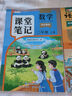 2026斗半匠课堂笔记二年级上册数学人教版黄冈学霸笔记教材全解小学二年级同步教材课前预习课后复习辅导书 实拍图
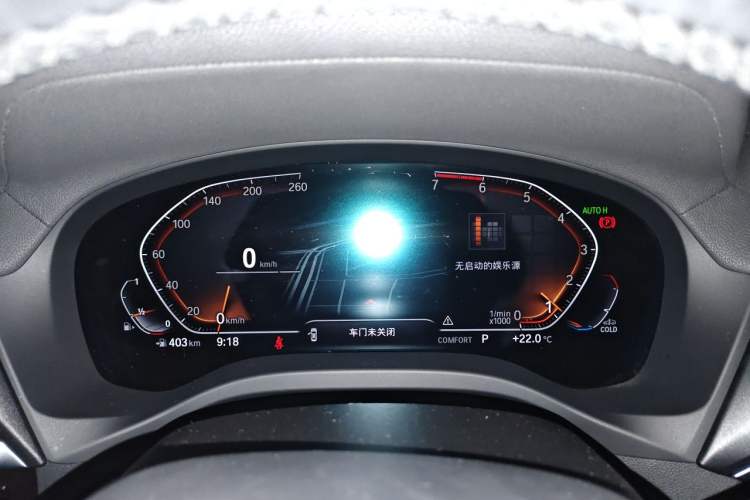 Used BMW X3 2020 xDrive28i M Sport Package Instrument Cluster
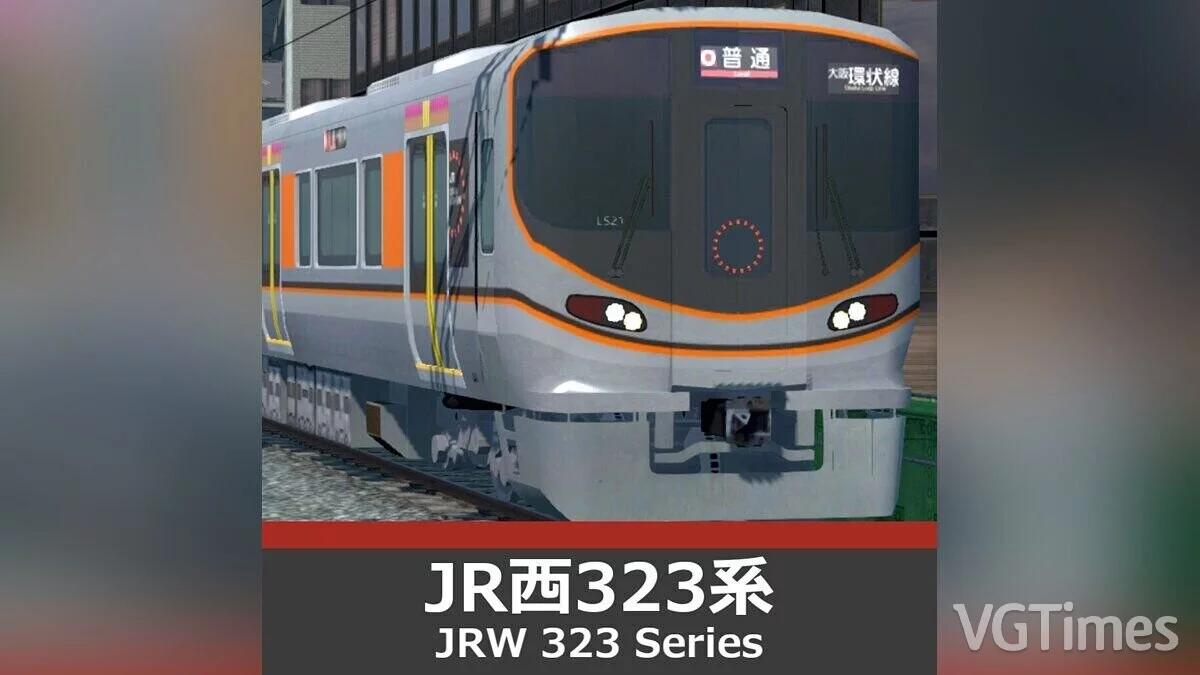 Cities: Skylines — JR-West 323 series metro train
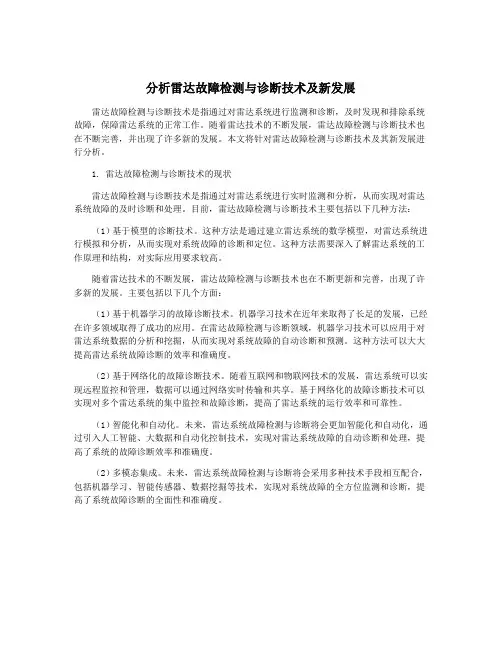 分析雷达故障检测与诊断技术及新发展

--

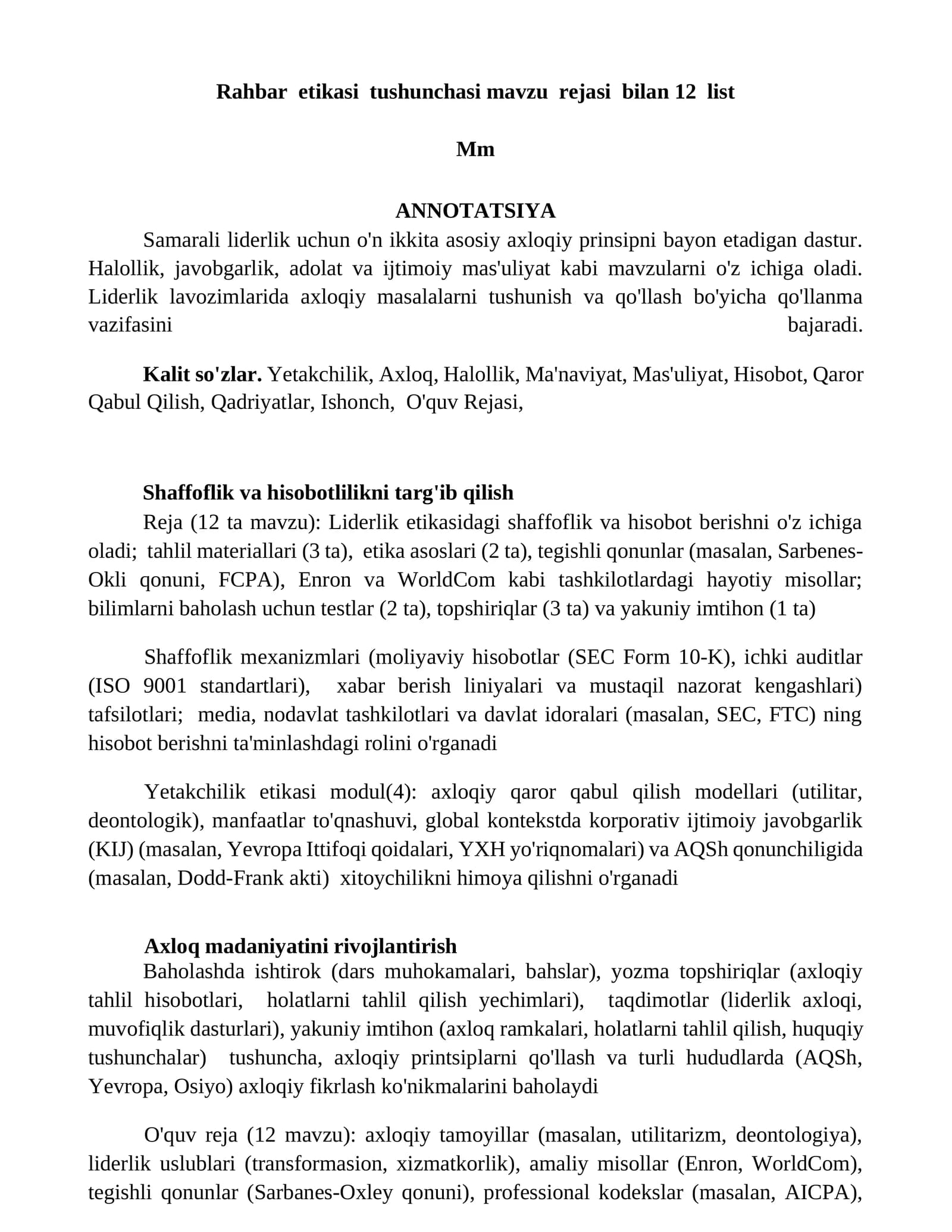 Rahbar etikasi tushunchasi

[Work required] Word for word, retype the lines in the entries above that run from the one with "2026斗半匠课堂笔记二年级" through the one with "分析雷达故障检测与诊断技术及新发展". Both ends count; pictures do not.

[The completed task]
 2026斗半匠课堂笔记二年级上册数学人教版黄冈学霸笔记教材全解小学二年级同步教材课前预习课后复习辅导书 实拍图
 Used BMW X3 2020 xDrive28i M Sport Package Instrument Cluster
 Cities: Skylines — JR-West 323 series metro train
 分析雷达故障检测与诊断技术及新发展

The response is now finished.